Plate, Anton
Romanze No. 1 und No. 2
für Violine solo
Wenn man Schwefelsäure geschluckt hat, wird man zur Heilung Sirup trinken, prophezeite Arthur Honegger 1952 in seinen resignativen Gesprächen mit Bernard Gavoty, das durch Nonen und Septimen gequälte Ohr wird mit Wonne Harmonikaweisen und sentimentale Lieder begrüßen. Honeggers Vorhersage hatte sich mit reichlicher Verspätung Mitte der 1970er Jahre erfüllt, als man, mit welcher Berechtigung auch immer, von neuer Einfachheit in der aktuellen Musikentwicklung zu sprechen begann. Von dieser neuen Einfachheit ist so gut wie nichts mehr übrig geblieben; die ehemaligen Protagonisten haben nicht durchgehalten: Entweder kehrten sie in den sicheren Hafen der alten Moderne als Neo-Expressionisten zurück oder trachteten nach Absicherungen im aufzehrenden Lehrbetrieb, der ihren kompositorischen Eifer letztlich lähmte.
Zu den Kompositionstalenten, die in jenen Jahren hervorzutreten begannen, ohne allerdings ganz jene Aufmerksamkeit zu gewinnen, die sie verdient hätten, zählt Anton Plate; und zu jenen Jahren führen seine beiden Romanzen für Violine solo von 1977 zurück. Plate, 1950 in Hildesheim geboren, studierte Schulmusik und Musiktheorie u. a. bei Heinrich Sutermeister und Alfred Koerpen an der Musikhochschule Hannover, wo er mittlerweile seinerseits Musiktheorie unterrichtet. 1976 weilte er als Stipendiat in der Villa Massimo in Rom, 1979 erhielt er das Niedersächsische Künstlerstipendium.
Seine beiden Romanzen verblüffen durch die Kargheit der nachgerade elementaren musikalischen Mittel und durch die Anonymität des Ausdrucks. Als Tempobezeichnungen schreibt Plate nüchtern Metronomzahlen ohne weitere Hinweise vor, dynamische Angaben sind auf ein Minimum beschränkt (in der Romanze No. 1 finden sich nur die vier Vorschriften ff, pp, wiederum ff und fff), die Rhythmik ist mit den stets nur ganz leicht variierten Widerholungen denkbar einfach, ja monoton gehalten. Die vorherrschenden Doppelgriffe in Terzen und Sexten in der Romanze No. 2 suggerieren ebenso wie die Akkordbrechungen in der No. 1 Tonalität, die sich freilich als eine Pseudotonalität erweist.

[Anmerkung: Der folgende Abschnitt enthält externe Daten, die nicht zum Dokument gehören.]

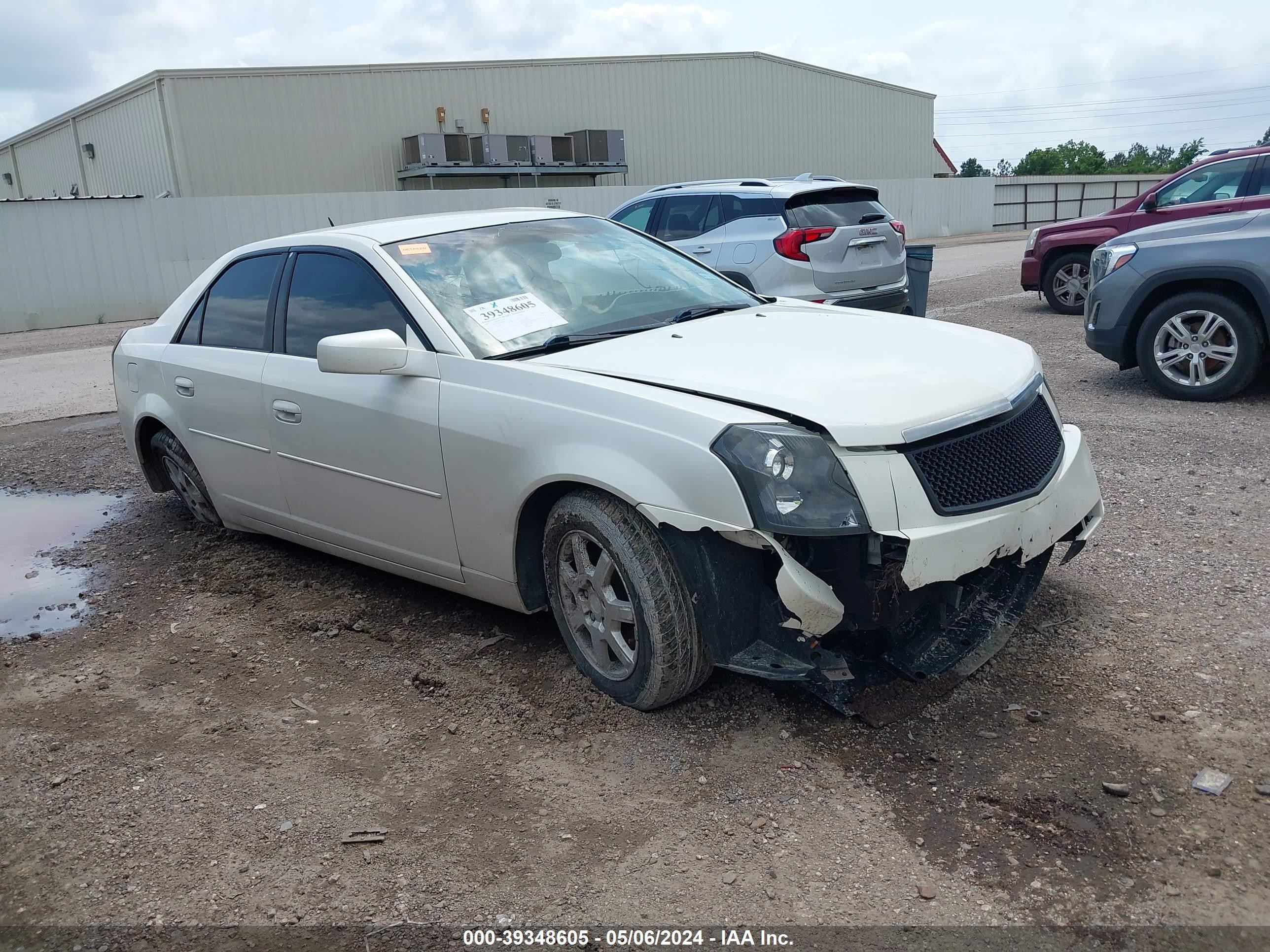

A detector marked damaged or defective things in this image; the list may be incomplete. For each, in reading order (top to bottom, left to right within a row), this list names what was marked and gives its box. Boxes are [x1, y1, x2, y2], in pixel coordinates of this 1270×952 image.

damaged front bumper [665, 424, 1102, 721]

Unwillkürlich fragt man sich beim Studium der Noten der Romanze No. 1: Wo ist die Musik? Und die Romanze No. 2 wirkt in weiten Teilen wie eine Etüde in Terzen und punktierten Rhythmen. Freilich hätte hier die Interpretation der Stücke anzusetzen: als Herausforderung und wirklich lohnende Bewährung der Musikalität des Spielers. Spieltechnische Probleme bieten die Romanzen kaum, musikalische jedoch umso komplexere. Der Notendruck beider Werke ist schlechterdings bestechend: ein Genuss für das Auge!